En premier lieu, on remarque que 3 grandes catégories se distinguent. La première concerne les biens culturels. Celle-ci est d'ailleurs largement répandue dans les habitudes de consommation des internautes qui s'intéressent dans ce cas au prix et à la disponibilité. La seconde concerne les biens d'équipement personnel et de la maison. Ces derniers sont en développement croissant et sont perçus comme disposant d'une grande marge de progression. Pour cette catégorie de biens, l'expérience, le service, et le choix cristallisent les attentes de l'internaute. Enfin, la 3e catégorie est celle des produits ménagers et alimentaires dont les achats sont effectués de façon très majoritaire en magasin physique.
Le second enseignement à tirer de ces recherches concerne l'émergence du mobile. Que ce soit via un smartphone ou une tablette, de plus en plus de consommateur consulte les différentes ressources d'informations disponibles sur leurs appareils nomades. Mais ce n'est pas tout. Il semblerait en effet que 42% des consommateurs effectuent des recherches en ligne à l'intérieur même des magasins et que l'impact de ce comportement se propage sur la décision d'achat. On parle, en effet, de report d'achat dans 2/3 des cas.

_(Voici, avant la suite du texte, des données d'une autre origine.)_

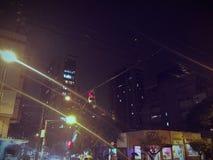 Αστική νύχτα πόλεων Στοκ φωτογραφία με δικαίωμα ελεύθερης χρήσης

Ensuite, c'est le multicanal qui ressort. Si de plus en plus de personnes s'informent sur la toile, la recherche d'info n'engendre pas systématiquement un achat sur la toile. Mieux. Les différents canaux de vente s'avèrent être complémentaires. Plus de la moitié des consommateurs vérifie simplement la disponibilité du produit recherché en magasin quand environ un tiers achète en ligne avant d'aller retirer le produit en magasin. Cela reste néanmoins segmenté, le type du produit entraînant des comportements différents.
Surprise ou pas, les réseaux sociaux s'immiscent dans le commerce. Aux USA, un consommateur sur trois suit notamment diverses enseignes via leur page facebook (1 sur 7 en France). De plus un pourcentage non négligeable de consommateur oscillant entre 25 et 30% donne sa confiance à une information provenant d'un réseau social. Les réseaux sociaux s'imposent donc comme quasi incontournable pour toute marque souhaitant être visible.
La 5e et dernière tendance qui ressort concerne le Big Data. Ce terme consiste simplement en l'approfondissement des données des consommateurs telles que l'âge, les revenus, le sexe, etc… afin d'adapter le type de marketing à employer selon profil du consommateur.